YOUR TASKS:
a: From the dissenting opinion passage, reproduce the words starting at "Yet, obviously the" and ending at "address them briefly.".
b: Name every court case that the dissenting opinion passage cites by name.
c: According to the dissenting opinion passage, why does the best evidence rule apply to a judgment of conviction?

DOCUMENT TEXT:
□ □ □ □ □ □ □
When the General Assembly used the word “evidence” in structuring KRS 532.-055(2)(a), it must be conclusively presumed that it meant evidence admissible in a court of law. If the statute had been worded in terms of “background information” which need not be reliable in the same sense as evidence admissible in conformity with the rules of evidence, I doubt this Court would countenance the statute’s shortcomings.
Yet, obviously the Majority realizes the shortcomings inherent in the Opinion, because, after dispensing with the requirements for admissibility found in the rules of evidence, the Majority then attempts a flawed explanation of (1) why the best evidence rule should not apply here and (2) why the business records exception to the hearsay rule should apply here. The flaws in such reasoning should be too obvious to warrant serious discussion, but I will address them briefly.
A judgment of conviction is nothing more than or different from any other court order, and the best evidence rule surely applies to a court order. As with the Department of Transportation printout in Willis, the probation officer’s records in Hobbs, and the Corrections Cabinet’s records in *232Gamer v. Commonwealth, Ky., 645 S.W.2d 705 (1983), the records used here to prove prior convictions were inadmissible hearsay: not matters within the personal knowledge of the witness and not a judgment of conviction qualifying under the best evidence rule as proof of its existence and contents.
□ □ □ □ □ □ □
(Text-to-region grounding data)

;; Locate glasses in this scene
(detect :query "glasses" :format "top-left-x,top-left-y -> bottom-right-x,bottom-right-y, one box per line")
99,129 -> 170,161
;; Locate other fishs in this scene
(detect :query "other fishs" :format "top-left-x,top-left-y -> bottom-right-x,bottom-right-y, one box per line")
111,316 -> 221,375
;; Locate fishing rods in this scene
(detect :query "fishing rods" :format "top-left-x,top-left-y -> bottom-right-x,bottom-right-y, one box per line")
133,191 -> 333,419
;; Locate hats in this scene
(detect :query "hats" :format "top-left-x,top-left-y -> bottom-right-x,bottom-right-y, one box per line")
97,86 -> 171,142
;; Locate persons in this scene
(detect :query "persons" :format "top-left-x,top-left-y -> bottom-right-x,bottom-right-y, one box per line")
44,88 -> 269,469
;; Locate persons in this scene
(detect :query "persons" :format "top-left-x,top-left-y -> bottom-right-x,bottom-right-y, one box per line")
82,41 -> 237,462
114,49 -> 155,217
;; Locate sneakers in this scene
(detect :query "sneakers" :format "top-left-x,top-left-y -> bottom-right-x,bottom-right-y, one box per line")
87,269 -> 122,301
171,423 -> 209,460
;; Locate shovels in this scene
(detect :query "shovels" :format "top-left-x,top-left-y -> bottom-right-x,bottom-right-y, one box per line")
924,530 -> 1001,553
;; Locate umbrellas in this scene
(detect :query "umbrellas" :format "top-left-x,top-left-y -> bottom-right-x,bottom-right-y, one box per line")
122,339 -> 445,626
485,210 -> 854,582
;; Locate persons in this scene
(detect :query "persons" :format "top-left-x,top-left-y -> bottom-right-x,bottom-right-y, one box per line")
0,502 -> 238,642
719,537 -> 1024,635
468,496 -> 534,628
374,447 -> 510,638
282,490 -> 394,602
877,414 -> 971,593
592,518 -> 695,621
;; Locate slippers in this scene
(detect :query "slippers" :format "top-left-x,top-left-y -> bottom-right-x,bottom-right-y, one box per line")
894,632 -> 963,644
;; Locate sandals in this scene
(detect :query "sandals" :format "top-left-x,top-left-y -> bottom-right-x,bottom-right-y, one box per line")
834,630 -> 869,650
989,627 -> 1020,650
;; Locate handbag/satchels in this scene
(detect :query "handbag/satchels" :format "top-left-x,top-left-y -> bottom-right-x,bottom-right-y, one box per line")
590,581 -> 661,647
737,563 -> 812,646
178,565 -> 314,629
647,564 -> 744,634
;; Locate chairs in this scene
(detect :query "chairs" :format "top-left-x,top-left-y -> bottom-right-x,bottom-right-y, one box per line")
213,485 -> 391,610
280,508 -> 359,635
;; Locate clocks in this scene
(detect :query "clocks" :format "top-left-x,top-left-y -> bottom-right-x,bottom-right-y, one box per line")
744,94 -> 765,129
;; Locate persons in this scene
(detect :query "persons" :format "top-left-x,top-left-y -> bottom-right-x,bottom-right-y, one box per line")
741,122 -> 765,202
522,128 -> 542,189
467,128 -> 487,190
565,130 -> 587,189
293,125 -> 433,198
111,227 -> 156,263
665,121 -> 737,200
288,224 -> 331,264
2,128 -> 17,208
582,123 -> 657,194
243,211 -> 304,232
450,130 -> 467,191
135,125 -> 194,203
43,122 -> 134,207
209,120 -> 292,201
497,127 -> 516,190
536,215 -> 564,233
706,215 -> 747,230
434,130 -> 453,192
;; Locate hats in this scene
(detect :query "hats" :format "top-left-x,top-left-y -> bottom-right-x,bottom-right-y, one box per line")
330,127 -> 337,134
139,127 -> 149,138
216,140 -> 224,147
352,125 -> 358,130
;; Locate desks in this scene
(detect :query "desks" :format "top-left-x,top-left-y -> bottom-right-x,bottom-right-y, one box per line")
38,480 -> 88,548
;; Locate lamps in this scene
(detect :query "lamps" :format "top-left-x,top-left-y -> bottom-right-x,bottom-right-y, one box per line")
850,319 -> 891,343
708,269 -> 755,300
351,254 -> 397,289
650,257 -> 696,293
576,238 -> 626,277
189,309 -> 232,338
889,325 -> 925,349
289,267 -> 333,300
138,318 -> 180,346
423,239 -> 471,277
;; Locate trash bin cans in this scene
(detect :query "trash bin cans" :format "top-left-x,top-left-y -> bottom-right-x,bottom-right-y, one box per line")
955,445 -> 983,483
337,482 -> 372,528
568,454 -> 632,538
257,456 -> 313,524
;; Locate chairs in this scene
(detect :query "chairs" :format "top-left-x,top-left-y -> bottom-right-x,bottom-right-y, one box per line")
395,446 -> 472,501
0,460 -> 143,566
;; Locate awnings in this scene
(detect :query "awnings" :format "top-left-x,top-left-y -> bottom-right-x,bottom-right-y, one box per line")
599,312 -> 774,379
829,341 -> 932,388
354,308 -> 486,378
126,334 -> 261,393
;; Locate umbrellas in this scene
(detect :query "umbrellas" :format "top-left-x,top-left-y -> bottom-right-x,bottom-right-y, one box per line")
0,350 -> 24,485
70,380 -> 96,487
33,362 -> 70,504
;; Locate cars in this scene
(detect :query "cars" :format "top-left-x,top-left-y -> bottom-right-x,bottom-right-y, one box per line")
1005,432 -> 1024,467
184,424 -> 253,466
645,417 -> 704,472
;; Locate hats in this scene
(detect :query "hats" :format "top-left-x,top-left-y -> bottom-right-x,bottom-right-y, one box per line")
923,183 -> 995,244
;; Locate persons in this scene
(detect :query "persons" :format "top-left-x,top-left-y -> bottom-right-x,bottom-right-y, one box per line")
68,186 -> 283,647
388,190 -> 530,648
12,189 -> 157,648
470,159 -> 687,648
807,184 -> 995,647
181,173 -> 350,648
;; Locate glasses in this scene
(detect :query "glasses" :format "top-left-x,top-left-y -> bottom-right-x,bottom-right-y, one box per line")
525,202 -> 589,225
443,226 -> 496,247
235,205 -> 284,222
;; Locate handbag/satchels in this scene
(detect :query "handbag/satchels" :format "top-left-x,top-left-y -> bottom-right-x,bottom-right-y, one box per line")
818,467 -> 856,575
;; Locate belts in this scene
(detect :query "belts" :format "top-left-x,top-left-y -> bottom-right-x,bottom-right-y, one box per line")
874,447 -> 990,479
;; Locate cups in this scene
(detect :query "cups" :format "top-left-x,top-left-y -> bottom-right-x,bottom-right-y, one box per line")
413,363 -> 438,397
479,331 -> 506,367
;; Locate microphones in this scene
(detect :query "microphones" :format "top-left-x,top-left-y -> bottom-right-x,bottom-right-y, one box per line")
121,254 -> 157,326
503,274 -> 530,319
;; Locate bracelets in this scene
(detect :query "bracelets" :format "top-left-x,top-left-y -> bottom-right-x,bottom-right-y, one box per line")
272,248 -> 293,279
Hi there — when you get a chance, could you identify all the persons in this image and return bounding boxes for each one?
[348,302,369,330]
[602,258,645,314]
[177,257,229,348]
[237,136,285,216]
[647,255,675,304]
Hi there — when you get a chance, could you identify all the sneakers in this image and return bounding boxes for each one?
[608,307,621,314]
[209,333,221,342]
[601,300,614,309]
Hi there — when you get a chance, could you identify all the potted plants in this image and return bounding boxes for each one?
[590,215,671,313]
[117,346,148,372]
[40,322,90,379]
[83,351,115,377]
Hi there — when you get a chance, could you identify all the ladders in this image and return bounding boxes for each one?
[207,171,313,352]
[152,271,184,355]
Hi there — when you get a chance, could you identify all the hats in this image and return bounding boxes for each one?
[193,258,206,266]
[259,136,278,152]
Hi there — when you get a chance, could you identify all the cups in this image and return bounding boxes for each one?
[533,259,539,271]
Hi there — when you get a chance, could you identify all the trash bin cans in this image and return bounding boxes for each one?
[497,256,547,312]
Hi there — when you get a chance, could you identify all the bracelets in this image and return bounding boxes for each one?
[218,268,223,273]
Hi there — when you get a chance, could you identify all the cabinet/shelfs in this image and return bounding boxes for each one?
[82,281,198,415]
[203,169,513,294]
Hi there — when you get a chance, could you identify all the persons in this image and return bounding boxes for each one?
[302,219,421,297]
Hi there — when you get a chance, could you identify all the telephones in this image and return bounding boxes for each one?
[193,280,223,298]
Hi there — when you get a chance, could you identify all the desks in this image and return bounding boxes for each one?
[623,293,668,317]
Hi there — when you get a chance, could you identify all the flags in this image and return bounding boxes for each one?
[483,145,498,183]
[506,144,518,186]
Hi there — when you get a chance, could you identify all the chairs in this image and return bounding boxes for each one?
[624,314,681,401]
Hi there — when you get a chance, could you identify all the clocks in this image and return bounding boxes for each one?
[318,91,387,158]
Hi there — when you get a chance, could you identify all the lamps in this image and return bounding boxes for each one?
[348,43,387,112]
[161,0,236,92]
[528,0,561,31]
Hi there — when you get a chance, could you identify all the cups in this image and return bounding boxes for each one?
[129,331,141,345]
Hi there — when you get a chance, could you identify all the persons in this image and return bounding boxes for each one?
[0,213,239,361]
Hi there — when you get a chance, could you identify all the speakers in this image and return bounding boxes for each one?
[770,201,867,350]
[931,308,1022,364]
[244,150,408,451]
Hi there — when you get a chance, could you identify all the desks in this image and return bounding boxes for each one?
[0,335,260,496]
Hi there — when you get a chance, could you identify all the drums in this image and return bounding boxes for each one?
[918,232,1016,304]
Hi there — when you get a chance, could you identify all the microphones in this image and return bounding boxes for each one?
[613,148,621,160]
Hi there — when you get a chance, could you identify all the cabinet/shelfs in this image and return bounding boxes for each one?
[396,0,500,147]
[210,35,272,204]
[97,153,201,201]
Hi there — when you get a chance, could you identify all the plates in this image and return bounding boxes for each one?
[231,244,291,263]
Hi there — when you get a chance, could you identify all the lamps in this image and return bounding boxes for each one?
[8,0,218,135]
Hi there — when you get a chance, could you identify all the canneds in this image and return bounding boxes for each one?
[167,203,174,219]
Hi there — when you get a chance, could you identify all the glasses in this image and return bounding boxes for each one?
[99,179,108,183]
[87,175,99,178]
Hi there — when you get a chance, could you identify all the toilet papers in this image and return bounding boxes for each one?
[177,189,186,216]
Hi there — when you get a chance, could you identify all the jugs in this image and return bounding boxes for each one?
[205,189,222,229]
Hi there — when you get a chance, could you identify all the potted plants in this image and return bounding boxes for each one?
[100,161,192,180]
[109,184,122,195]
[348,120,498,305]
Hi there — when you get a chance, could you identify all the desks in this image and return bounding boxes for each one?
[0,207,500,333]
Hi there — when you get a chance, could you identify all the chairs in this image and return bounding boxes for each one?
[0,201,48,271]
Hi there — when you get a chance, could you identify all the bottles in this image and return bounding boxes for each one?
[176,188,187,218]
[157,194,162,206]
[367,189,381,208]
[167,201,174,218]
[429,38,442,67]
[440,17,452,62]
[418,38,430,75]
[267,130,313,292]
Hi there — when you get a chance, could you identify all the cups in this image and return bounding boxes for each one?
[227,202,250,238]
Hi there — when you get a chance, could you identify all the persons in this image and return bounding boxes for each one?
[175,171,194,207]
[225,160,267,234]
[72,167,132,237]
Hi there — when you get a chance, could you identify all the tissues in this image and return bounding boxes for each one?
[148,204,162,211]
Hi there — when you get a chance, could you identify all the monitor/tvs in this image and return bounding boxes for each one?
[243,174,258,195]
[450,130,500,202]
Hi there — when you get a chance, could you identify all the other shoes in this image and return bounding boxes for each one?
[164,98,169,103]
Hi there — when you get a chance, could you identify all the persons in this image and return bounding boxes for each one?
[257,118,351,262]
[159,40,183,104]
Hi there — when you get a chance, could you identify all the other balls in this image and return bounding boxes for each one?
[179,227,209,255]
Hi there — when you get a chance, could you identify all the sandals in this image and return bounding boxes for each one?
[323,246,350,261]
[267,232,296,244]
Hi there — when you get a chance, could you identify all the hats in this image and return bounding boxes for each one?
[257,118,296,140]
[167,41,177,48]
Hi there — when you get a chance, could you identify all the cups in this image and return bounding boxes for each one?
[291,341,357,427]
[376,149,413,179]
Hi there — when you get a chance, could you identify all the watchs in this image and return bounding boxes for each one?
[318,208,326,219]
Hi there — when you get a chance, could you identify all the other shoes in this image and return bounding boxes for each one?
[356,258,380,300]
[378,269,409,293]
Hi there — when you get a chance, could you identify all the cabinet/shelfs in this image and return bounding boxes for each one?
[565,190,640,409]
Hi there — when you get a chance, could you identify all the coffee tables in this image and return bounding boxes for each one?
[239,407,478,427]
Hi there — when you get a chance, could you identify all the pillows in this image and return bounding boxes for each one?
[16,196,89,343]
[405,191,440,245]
□ □ □ □ □ □ □
OUTPUTS IN ORDER:
a:
Yet, obviously the Majority realizes the shortcomings inherent in the Opinion, because, after dispensing with the requirements for admissibility found in the rules of evidence, the Majority then attempts a flawed explanation of (1) why the best evidence rule should not apply here and (2) why the business records exception to the hearsay rule should apply here. The flaws in such reasoning should be too obvious to warrant serious discussion, but I will address them briefly.

b: Willis; Hobbs; Gamer v. Commonwealth, Ky., 645 S.W.2d 705 (1983).

c: A judgment of conviction is nothing more than, or different from, any other court order, and the best evidence rule surely applies to a court order.